Reproduce the data verbatim, covering the stretch from the line containing "At what distance" through the end of the data, with both ends included.

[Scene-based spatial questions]
<<<<

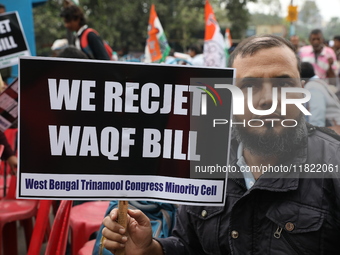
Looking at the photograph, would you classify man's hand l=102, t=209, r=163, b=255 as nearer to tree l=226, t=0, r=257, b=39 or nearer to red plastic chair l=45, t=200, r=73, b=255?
red plastic chair l=45, t=200, r=73, b=255

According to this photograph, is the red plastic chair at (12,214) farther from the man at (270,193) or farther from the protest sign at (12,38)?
the man at (270,193)

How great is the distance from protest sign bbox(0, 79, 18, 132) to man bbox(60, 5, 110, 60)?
7.43ft

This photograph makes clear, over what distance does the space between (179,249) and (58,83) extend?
791 mm

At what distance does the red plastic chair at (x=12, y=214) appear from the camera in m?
3.70

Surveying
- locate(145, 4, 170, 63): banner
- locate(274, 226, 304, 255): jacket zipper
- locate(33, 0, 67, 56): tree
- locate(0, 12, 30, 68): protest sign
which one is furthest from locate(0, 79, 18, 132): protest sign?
locate(33, 0, 67, 56): tree

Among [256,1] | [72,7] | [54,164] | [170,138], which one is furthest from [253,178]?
[256,1]

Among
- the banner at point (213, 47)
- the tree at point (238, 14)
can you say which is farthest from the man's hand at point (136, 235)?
the tree at point (238, 14)

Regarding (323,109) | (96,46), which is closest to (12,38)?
(96,46)

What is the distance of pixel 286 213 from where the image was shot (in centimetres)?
167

>>>>

[Exercise result]
At what distance does the red plastic chair at (x=12, y=214) appear from the camera in m?
3.70

Surveying
- locate(145, 4, 170, 63): banner
- locate(274, 226, 304, 255): jacket zipper
- locate(33, 0, 67, 56): tree
- locate(0, 12, 30, 68): protest sign
which one is furthest from locate(0, 79, 18, 132): protest sign?
locate(33, 0, 67, 56): tree

Among [256,1] | [72,7] | [54,164] | [170,138], which one is furthest from [253,178]?
[256,1]

Among
- the banner at point (213, 47)
- the tree at point (238, 14)
can you say which is farthest from the man's hand at point (136, 235)?
the tree at point (238, 14)

Regarding (323,109) | (96,46), which is closest to (12,38)?
(96,46)

What is the distance of pixel 286 213 from where the image was shot (in centimetres)?
167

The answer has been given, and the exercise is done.